What is asked |
Output everything in the records from the line containing "How large a" down to the line containing "91.4 inches", both of those lines included, as a Markdown table with columns Row and Text. Put one line per row, numbered in order, and leave out blank lines and the pictures.
>>
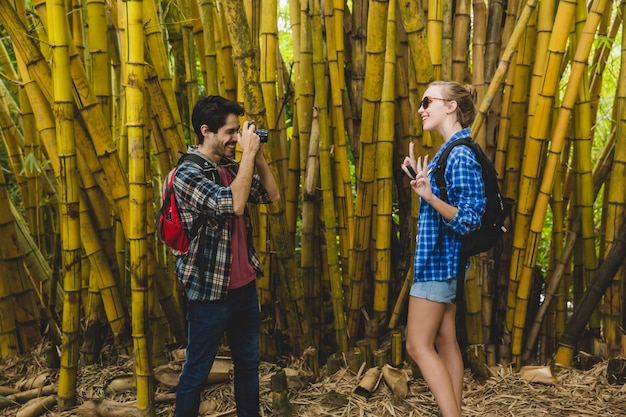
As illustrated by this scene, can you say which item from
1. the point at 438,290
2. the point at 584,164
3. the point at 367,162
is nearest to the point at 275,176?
the point at 367,162

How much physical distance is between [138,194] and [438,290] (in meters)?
0.92

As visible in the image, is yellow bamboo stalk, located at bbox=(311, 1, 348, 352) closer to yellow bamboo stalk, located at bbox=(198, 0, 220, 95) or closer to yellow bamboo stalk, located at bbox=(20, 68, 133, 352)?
yellow bamboo stalk, located at bbox=(198, 0, 220, 95)

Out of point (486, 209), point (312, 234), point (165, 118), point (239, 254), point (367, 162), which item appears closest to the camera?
point (486, 209)

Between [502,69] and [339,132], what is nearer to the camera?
[502,69]

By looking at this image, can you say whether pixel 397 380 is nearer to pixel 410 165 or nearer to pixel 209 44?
pixel 410 165

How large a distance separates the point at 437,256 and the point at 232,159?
2.30ft

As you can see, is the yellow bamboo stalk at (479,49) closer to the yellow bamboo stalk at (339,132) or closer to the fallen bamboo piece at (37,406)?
the yellow bamboo stalk at (339,132)

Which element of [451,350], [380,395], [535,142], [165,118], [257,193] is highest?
[165,118]

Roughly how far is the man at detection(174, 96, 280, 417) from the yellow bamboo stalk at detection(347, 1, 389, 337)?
51cm

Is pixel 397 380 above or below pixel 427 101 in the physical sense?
below

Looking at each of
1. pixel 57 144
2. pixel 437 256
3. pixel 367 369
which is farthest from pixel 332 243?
pixel 57 144

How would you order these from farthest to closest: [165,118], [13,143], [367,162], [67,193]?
[13,143], [367,162], [165,118], [67,193]

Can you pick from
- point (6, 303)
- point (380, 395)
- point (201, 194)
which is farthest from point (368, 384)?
point (6, 303)

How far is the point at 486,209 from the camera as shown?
1688 mm
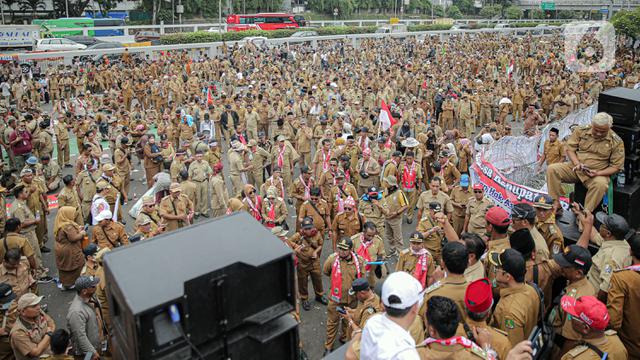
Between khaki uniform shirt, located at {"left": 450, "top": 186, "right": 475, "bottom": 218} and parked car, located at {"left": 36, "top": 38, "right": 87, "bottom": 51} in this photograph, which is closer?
khaki uniform shirt, located at {"left": 450, "top": 186, "right": 475, "bottom": 218}

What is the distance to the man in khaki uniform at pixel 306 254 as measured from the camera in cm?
684

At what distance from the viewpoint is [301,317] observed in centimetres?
705

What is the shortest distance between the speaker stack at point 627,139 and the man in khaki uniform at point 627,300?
91.4 inches

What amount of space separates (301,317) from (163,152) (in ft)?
20.1

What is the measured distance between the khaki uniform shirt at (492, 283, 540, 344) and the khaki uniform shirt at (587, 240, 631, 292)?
99 cm

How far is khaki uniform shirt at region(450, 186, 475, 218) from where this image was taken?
8344 millimetres

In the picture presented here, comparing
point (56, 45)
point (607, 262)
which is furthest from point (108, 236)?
point (56, 45)

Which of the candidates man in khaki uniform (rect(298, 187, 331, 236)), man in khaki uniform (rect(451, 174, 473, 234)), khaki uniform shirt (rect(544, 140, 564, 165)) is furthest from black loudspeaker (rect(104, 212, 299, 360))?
khaki uniform shirt (rect(544, 140, 564, 165))

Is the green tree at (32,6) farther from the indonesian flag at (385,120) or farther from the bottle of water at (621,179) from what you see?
the bottle of water at (621,179)

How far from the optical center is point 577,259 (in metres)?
4.01

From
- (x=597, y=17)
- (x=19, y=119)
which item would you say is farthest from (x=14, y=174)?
(x=597, y=17)

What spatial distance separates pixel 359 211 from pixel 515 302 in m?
4.50

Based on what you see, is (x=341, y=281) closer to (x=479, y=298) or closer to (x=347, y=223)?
(x=347, y=223)

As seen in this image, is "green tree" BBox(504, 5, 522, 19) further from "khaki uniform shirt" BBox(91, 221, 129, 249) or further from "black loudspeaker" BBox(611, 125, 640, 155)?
"khaki uniform shirt" BBox(91, 221, 129, 249)
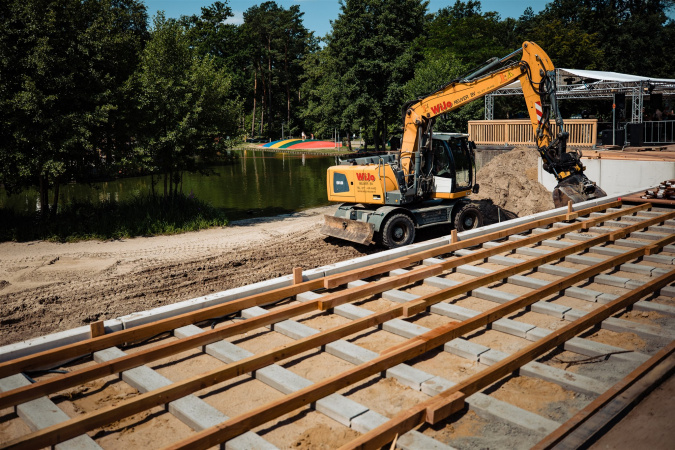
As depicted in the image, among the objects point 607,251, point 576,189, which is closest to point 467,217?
point 576,189

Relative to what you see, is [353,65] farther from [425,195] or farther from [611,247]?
→ [611,247]

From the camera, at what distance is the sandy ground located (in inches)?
386

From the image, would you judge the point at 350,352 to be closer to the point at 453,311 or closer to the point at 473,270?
the point at 453,311

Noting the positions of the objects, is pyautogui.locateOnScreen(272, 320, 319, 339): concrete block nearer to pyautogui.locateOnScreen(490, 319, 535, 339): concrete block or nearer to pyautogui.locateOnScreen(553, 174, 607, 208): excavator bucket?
pyautogui.locateOnScreen(490, 319, 535, 339): concrete block

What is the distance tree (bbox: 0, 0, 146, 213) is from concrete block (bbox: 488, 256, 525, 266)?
38.5ft

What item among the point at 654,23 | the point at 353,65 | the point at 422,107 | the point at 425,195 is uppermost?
the point at 654,23

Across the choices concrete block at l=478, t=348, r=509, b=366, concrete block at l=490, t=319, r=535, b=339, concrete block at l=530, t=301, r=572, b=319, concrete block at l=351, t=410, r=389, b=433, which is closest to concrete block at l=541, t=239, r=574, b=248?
concrete block at l=530, t=301, r=572, b=319

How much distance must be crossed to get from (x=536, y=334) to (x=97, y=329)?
17.3 feet

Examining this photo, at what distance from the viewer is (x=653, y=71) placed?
2479 inches

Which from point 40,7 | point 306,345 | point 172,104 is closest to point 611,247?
point 306,345

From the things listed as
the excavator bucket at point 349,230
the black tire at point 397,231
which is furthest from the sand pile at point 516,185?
the excavator bucket at point 349,230

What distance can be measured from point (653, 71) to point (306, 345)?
70512 millimetres

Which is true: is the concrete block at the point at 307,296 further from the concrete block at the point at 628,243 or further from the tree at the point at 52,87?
the tree at the point at 52,87

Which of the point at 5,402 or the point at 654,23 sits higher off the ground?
the point at 654,23
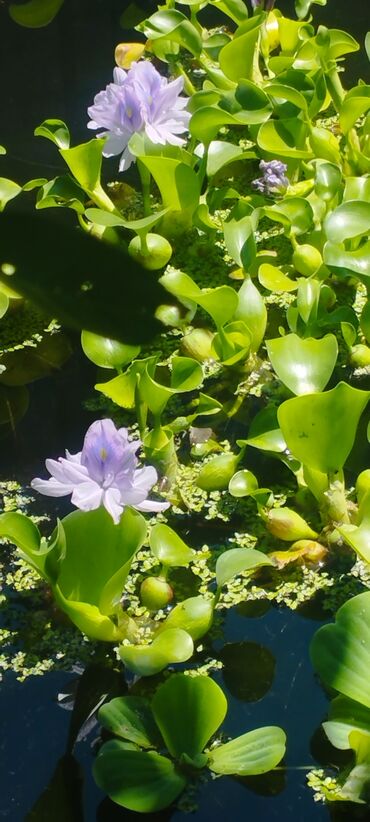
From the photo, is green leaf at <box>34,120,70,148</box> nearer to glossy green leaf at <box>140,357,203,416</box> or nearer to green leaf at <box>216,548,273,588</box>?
glossy green leaf at <box>140,357,203,416</box>

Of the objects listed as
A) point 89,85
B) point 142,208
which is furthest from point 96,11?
point 142,208

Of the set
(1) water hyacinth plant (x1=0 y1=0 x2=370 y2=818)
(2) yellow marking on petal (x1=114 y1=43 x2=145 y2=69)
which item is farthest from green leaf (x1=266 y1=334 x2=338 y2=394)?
(2) yellow marking on petal (x1=114 y1=43 x2=145 y2=69)

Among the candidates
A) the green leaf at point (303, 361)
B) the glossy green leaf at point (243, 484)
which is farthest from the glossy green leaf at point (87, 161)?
the glossy green leaf at point (243, 484)

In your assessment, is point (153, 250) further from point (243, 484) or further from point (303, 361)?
point (243, 484)

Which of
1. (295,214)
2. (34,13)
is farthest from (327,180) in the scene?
(34,13)

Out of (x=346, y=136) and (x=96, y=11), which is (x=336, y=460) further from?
(x=96, y=11)

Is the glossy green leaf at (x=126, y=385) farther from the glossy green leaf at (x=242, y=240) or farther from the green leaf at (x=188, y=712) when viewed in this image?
the green leaf at (x=188, y=712)
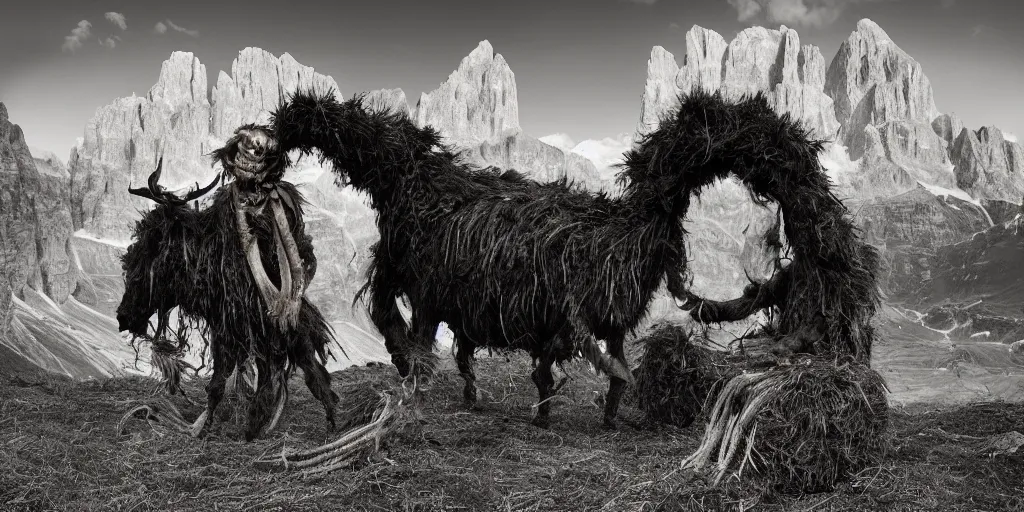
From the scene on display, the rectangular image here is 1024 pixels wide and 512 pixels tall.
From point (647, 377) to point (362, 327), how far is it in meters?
136

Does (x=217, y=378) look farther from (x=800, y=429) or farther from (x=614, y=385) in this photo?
(x=800, y=429)

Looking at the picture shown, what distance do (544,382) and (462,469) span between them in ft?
6.23

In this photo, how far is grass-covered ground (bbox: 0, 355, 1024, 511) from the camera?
13.0 ft

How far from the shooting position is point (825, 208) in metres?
5.29

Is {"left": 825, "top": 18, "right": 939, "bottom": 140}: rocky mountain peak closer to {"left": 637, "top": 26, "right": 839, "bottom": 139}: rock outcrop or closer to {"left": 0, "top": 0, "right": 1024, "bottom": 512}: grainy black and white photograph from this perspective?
{"left": 637, "top": 26, "right": 839, "bottom": 139}: rock outcrop

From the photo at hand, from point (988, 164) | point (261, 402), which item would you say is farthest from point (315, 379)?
point (988, 164)

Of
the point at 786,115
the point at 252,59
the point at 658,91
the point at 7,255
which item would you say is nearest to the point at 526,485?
the point at 786,115

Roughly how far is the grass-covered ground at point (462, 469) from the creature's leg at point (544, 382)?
180mm

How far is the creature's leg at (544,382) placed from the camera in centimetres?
638

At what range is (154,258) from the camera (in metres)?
6.35

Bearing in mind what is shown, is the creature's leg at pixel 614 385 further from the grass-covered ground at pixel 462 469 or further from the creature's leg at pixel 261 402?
the creature's leg at pixel 261 402

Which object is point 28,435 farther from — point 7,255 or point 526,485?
point 7,255

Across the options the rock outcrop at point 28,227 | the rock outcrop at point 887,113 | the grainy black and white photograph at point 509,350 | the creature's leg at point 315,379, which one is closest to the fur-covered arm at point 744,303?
the grainy black and white photograph at point 509,350

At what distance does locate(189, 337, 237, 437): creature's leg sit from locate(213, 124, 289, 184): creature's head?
55.6 inches
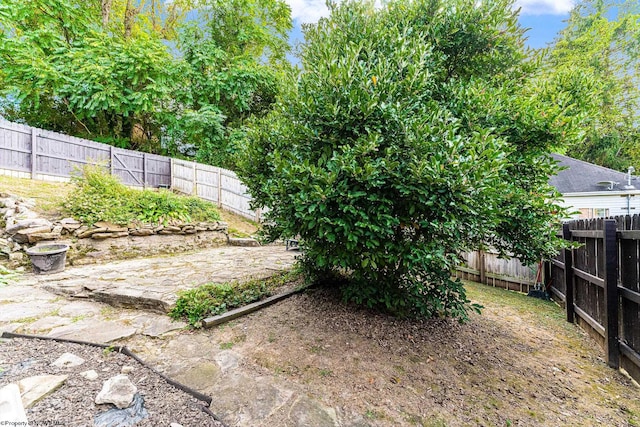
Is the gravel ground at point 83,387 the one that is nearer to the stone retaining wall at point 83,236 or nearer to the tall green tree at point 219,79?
<<
The completed task |
| Row | Text |
|---|---|
| 1 | How large a distance separates the point at 437,256 and the point at 232,159? |
| 2 | 2.30ft |
| 3 | As you can see, is the yellow bamboo stalk at (479,49) closer to the yellow bamboo stalk at (339,132) or closer to the fallen bamboo piece at (37,406)? |
| 4 | the yellow bamboo stalk at (339,132) |
| 5 | Which element of [451,350], [380,395], [535,142], [165,118], [257,193] is highest? |
| 6 | [165,118] |
| 7 | Roughly how far is the man at detection(174, 96, 280, 417) from the yellow bamboo stalk at detection(347, 1, 389, 337)? |
| 8 | 51cm |
| 9 | Is pixel 397 380 above or below pixel 427 101 in the physical sense? |
| 10 | below |
| 11 | Looking at each of |
| 12 | 1. pixel 57 144 |
| 13 | 2. pixel 437 256 |
| 14 | 3. pixel 367 369 |
| 15 | which is farthest from pixel 332 243? |
| 16 | pixel 57 144 |
| 17 | How would you order these from farthest to closest: [165,118], [13,143], [367,162], [67,193]? |
| 18 | [13,143], [367,162], [165,118], [67,193] |
| 19 | Can you pick from |
| 20 | - point (6, 303) |
| 21 | - point (380, 395) |
| 22 | - point (201, 194) |
| 23 | which is farthest from point (368, 384)? |
| 24 | point (6, 303) |
| 25 | How far is the point at 486,209 from the camera as shown? |
| 26 | 1688 mm |
| 27 | Between khaki uniform shirt, located at {"left": 450, "top": 186, "right": 475, "bottom": 218} and parked car, located at {"left": 36, "top": 38, "right": 87, "bottom": 51} in this photograph, which is closer? |
| 28 | khaki uniform shirt, located at {"left": 450, "top": 186, "right": 475, "bottom": 218} |
| 29 | What is the distance to the man in khaki uniform at pixel 306 254 as measured from the camera in cm? |
| 30 | 684 |
| 31 | At what distance from the viewpoint is [301,317] observed in centimetres? |
| 32 | 705 |
| 33 | What is the shortest distance between the speaker stack at point 627,139 and the man in khaki uniform at point 627,300? |
| 34 | 91.4 inches |